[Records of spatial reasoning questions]
□ □ □ □
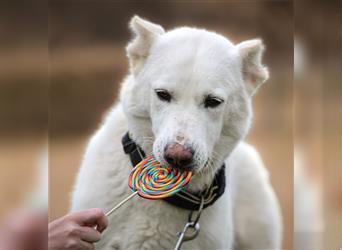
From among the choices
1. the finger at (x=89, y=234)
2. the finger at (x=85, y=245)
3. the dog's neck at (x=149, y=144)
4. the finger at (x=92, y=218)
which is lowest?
the finger at (x=85, y=245)

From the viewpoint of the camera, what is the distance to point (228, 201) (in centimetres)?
284

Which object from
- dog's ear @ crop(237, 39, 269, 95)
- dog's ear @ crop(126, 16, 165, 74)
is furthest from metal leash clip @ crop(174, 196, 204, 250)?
dog's ear @ crop(126, 16, 165, 74)

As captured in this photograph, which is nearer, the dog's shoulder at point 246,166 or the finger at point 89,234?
the finger at point 89,234

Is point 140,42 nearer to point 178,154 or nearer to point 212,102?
point 212,102

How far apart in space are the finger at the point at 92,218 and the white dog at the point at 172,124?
13.2 inches

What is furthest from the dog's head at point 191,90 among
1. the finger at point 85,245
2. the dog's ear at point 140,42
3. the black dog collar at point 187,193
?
the finger at point 85,245

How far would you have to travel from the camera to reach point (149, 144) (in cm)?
256

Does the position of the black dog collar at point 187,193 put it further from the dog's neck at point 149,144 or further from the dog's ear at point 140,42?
the dog's ear at point 140,42

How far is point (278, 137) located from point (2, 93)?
404 centimetres

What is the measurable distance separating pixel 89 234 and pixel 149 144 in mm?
564

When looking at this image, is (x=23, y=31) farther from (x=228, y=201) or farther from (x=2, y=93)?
(x=228, y=201)

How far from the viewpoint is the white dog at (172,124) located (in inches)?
90.9

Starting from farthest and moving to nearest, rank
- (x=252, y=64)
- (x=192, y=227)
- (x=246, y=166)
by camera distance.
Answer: (x=246, y=166) < (x=252, y=64) < (x=192, y=227)

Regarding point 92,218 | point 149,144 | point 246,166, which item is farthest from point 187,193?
point 246,166
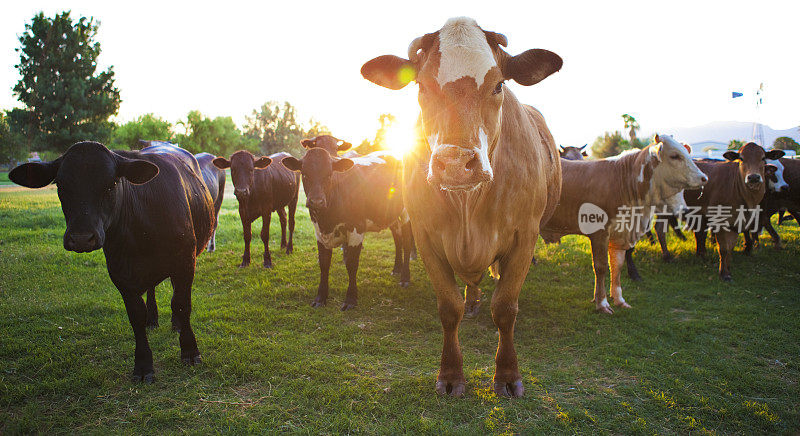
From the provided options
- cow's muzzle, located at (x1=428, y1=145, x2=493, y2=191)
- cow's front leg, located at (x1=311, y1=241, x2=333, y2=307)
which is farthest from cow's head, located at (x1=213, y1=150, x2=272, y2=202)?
cow's muzzle, located at (x1=428, y1=145, x2=493, y2=191)

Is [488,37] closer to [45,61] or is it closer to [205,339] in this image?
[205,339]

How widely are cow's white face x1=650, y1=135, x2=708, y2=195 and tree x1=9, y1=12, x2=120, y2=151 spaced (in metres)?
39.8

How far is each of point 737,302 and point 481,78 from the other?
19.7 feet

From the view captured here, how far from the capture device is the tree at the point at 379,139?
14.3 meters

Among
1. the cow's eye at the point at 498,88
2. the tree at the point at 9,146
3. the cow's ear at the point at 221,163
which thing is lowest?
the cow's ear at the point at 221,163

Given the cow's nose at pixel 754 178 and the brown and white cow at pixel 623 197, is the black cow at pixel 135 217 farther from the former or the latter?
the cow's nose at pixel 754 178

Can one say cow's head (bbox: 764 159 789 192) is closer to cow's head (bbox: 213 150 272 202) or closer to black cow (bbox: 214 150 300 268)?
black cow (bbox: 214 150 300 268)

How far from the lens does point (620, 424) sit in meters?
3.15

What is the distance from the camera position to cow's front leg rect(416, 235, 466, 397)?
3523 millimetres

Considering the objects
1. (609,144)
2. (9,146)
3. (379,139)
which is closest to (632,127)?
(609,144)

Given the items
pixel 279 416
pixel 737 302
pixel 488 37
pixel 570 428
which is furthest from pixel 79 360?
pixel 737 302

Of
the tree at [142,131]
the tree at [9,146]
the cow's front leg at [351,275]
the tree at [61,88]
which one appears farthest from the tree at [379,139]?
the tree at [9,146]

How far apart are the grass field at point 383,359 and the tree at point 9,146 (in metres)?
57.7

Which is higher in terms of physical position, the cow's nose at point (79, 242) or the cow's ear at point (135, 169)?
the cow's ear at point (135, 169)
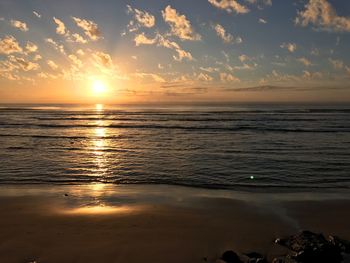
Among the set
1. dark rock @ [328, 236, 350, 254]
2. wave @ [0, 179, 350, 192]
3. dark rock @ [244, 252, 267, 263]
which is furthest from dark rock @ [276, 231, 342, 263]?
wave @ [0, 179, 350, 192]

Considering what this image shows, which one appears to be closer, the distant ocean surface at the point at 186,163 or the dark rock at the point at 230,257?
the dark rock at the point at 230,257

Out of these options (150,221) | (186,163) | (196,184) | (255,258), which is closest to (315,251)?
(255,258)

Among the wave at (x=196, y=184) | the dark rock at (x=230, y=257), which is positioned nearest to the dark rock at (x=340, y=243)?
the dark rock at (x=230, y=257)

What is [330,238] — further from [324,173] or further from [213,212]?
[324,173]

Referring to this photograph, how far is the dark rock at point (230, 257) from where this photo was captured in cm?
642

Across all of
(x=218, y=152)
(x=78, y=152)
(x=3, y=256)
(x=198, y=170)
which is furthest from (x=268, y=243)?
(x=78, y=152)

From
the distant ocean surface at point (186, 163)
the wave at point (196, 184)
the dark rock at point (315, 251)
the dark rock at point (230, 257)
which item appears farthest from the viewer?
the distant ocean surface at point (186, 163)

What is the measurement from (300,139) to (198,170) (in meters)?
13.9

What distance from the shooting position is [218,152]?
65.7 feet

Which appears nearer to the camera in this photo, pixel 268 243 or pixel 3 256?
pixel 3 256

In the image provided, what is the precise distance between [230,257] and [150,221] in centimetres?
278

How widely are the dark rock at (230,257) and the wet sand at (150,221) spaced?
216 mm

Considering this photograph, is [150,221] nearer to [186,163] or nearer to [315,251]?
[315,251]

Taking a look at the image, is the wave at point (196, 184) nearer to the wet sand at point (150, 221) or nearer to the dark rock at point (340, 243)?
the wet sand at point (150, 221)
□ □ □ □
# AIM:
In the listing above, find the line containing "Among the set" and please quote exactly that line through the last one, and no other lines.

# REPLY TO THE TASK:
Among the set
1. dark rock @ [328, 236, 350, 254]
2. wave @ [0, 179, 350, 192]
3. dark rock @ [244, 252, 267, 263]
which is furthest from dark rock @ [276, 231, 342, 263]?
wave @ [0, 179, 350, 192]

Considering what this image shows, which one appears to be closer, the distant ocean surface at the point at 186,163 or the dark rock at the point at 230,257?
the dark rock at the point at 230,257

Out of these options (150,221) | (186,163) | (196,184) | (255,258), which is closest to (315,251)?
(255,258)

Among the wave at (x=196, y=184) | the dark rock at (x=230, y=257), which is positioned nearest to the dark rock at (x=340, y=243)?
the dark rock at (x=230, y=257)

What is [330,238] — further from [324,173] or further from [213,212]?
[324,173]

Referring to this photograph, how far is the dark rock at point (230, 257) from where this photo was captured in cm?
642

Across all of
(x=218, y=152)
(x=78, y=152)
(x=3, y=256)
(x=198, y=170)
which is furthest from (x=268, y=243)?
(x=78, y=152)

From
the distant ocean surface at point (186, 163)
the wave at point (196, 184)
the dark rock at point (315, 251)
the dark rock at point (230, 257)
which item appears farthest from the viewer?
the distant ocean surface at point (186, 163)

What is the measurement from (300,139) to (198,170) (in meters)?
13.9

What distance from the shooting position is [218,152]?
65.7 feet

Which appears nearer to the camera in this photo, pixel 268 243 or pixel 3 256?
pixel 3 256

In the image provided, what is the precise distance between [230,257] and [150,221] in centimetres?
278

How widely are the dark rock at (230,257) and the wet sand at (150,221) spaced?
216 mm

Considering this photograph, is [150,221] nearer to [186,163] or nearer to [315,251]?
[315,251]

Taking a look at the image, is the wave at point (196, 184) nearer to the wet sand at point (150, 221) or nearer to the dark rock at point (340, 243)?
the wet sand at point (150, 221)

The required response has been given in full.